“Kendini üç kelimeyle anlat” diyor karşımdaki koltukta oturan yabancı. Ben kadim dostum kara kapaklı defterime bile metaforlarla anlatmışım kendimi hep. Kendini bu dünyadan üç kelimeyle öyle hemencecik anlatabilmek mümkün mü? Susuyorum, anlatamıyorum. Hiç kendim olmamışım gibi. Ya da kendi’liğin lafını ede ede iyice uzak iyice bigane kalmışım. Her ne olmuşsa…
Ama artık şunu biliyorum ki; ben ben olamayacaksam eğer, ben bir başkası hiç olamam, olmamalıyım. Bu kadarı yeterlidir, aradığını bir başkasının yüzünde aramanın; bu kadarı yeterlidir, kaybolmanın. Ne kadar kaybolsan ve nerelere kaybolsan, bulundun. Hiç ağlamaman gereken yerlerde hıçkırarak ağladın. Şaşırmasınlar halime diye sakladın gözyaşlarını, bu sefer daha çok şaşırdılar. Çünkü bir şeyler bu kadar sakince gerçekleşemezdi senin olduğun bir yerde. Sen kimsin? Anlat bakalım kendini, dediler. Susuverdin, susakaldın. Susa-yazdın hem de suya-yazdın. Suya yazdın. Sadece yazdın. Anlatmadın bile, anlatamadın. Su anlar mı, dedin. Su olsa anlardı, ay anlar mı dedin? Ay; aylar ve yıllar boyunca dinlemişti derdini. Ay olsa anlardı da, ay sandığın o yüzler kim bilir kimin ışığını çalıp senin geceni seni kandırarak aydınlatıyordu… Kim bilir? Yine çok karamsar oldun mu diyorlar? Karamsarsın diye kızan ve ama herhangi bir teselli vermekten de uzak olan; dost değildir. Olamaz bence. Anlıyorsun kimin dost, kiminse öylece dümdüz insan, sokaktan gelip geçen insanlardan bir insan olduğunu. Anlıyorsun da konuşamıyorsun işte. Bazı dilleri anlıyorsun da, konuşamıyorsun. Ben konuşsam da onlar anlamayacaklar diyorsun. Çünkü onlar anlamayan ve ama konuşan; mütemadiyen konuşan tarafa denk düşüyorlar.
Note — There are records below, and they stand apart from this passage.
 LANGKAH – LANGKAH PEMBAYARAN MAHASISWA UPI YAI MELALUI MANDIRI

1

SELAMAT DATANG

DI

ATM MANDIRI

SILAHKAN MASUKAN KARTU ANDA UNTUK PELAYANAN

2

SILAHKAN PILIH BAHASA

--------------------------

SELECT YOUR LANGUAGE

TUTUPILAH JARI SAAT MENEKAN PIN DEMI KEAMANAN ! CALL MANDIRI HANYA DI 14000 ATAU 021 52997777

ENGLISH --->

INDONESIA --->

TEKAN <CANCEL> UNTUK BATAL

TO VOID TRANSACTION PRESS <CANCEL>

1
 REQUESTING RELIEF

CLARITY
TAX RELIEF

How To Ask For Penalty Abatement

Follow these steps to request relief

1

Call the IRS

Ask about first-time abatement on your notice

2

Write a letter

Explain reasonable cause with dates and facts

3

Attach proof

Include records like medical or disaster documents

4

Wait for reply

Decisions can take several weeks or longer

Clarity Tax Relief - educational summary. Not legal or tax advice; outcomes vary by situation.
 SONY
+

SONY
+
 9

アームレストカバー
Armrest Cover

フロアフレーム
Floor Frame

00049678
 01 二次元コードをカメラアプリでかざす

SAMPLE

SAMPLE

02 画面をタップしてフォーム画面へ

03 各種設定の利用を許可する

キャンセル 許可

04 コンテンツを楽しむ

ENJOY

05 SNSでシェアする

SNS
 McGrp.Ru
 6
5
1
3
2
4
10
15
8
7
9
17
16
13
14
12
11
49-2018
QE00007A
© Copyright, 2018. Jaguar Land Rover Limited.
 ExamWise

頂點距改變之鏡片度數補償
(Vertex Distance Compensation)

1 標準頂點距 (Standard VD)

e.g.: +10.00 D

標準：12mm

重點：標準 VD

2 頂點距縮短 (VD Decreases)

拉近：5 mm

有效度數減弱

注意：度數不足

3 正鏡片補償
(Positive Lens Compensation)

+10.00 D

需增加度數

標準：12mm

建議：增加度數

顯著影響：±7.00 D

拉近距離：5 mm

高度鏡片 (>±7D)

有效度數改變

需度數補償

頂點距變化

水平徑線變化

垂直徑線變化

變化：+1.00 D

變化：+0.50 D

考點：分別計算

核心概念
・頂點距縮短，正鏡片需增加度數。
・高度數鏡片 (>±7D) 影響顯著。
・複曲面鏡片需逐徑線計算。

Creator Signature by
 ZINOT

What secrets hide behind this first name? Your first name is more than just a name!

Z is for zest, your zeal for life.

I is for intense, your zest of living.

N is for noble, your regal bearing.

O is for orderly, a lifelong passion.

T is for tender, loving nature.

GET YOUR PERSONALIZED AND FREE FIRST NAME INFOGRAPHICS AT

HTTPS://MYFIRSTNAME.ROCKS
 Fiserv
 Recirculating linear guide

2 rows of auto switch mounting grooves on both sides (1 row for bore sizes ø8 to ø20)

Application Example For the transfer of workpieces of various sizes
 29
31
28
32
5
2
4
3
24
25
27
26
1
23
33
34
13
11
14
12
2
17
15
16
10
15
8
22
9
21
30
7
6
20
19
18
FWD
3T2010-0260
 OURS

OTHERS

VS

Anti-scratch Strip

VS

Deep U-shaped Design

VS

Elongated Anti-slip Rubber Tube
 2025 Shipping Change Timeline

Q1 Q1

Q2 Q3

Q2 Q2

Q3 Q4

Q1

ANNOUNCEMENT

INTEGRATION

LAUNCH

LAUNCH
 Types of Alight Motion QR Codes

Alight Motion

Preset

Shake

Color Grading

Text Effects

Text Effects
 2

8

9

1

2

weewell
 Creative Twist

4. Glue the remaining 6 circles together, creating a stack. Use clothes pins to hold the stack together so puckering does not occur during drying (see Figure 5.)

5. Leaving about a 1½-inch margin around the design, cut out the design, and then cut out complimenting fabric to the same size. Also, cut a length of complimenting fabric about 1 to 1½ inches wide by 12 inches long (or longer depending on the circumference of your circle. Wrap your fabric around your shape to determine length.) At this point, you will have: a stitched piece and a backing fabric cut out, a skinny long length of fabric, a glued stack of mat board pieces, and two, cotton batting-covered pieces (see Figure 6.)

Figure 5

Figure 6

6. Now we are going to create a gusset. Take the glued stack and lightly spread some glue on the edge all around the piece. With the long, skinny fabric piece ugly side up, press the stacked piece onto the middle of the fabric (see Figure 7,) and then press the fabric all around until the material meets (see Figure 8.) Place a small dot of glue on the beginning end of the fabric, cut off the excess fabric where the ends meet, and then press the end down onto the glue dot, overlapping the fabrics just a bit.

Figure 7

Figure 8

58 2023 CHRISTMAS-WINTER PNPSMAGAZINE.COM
Peki kim olduğunu söyleyecek misin bunca laf kalabalığından sonra? Unuttun mu? “Başkaları seni nasıl tanımlar?” Yeni bir soru daha soruyor karşımdaki yabancı. En iyisi bunu o başkalarına sormak. Beni üç kelime ile anlatın, diyerek. Sonra da kendine sormak. Hayır, önce kendine soracaktın. Peki nasıl soracaksın? Vazgeçemediğin hüzünlerini mi referans alacaksın, küçük mutluluklarını mı? Bu sefer mutluluklarımıza doğru salınalım mı sevgili sarkacım? Hüzün faslında yeterince eğleştik.
Belki de mutlulukları tanımlıyordur bir insanı, hiç değilse şimdi biz bu fasıldayız. Mutluluk demeye korkuyorum aslında, sevinç diyeyim daha az iddialı olsun. Beni sevindiren ya da sevdiğim ne çok şey varmış meğer. Mesela, akşamüzeri yürüyüşlerini severim. Güneşin ufukta kayboluvermesiyle faniliğimi hatırlamayı severim. Ay’ı severim, hem de ne çok severim. Halden hale geçmesi ile ay’ın, insanoğlunun da her daim halden hale geçtiğini hatırlarım. Günden güne bile değil, andan ana değiştiğini, bir an’ının bir an’ını tutmadığını görürüm ay’ın yüz çizgilerinde. Yine ay’ın yüz çizgilerinde, alnıma henüz yerleşmemiş çizgileri görürüm. Alnıma henüz yerleşmemiş çizgilerde düşe kalka yürüyen, ama her düşüşte mutlaka doğrulan ve yürümeye devam eden kelimeleri görürüm. Aslında duyarım. Bilmiyorum ki ben daha çok görür müyüm, yoksa duyar mıyım? Bunu bile bilmiyorum.
Kelimelerimi seviyorum. Kelimeleri seviyorum. Ama üç kelimeyle anlatabilmek için bazı şeyleri, çok küçüğüm. Bana müsaade karşımdaki yabancı, sıradakini alabilirsiniz.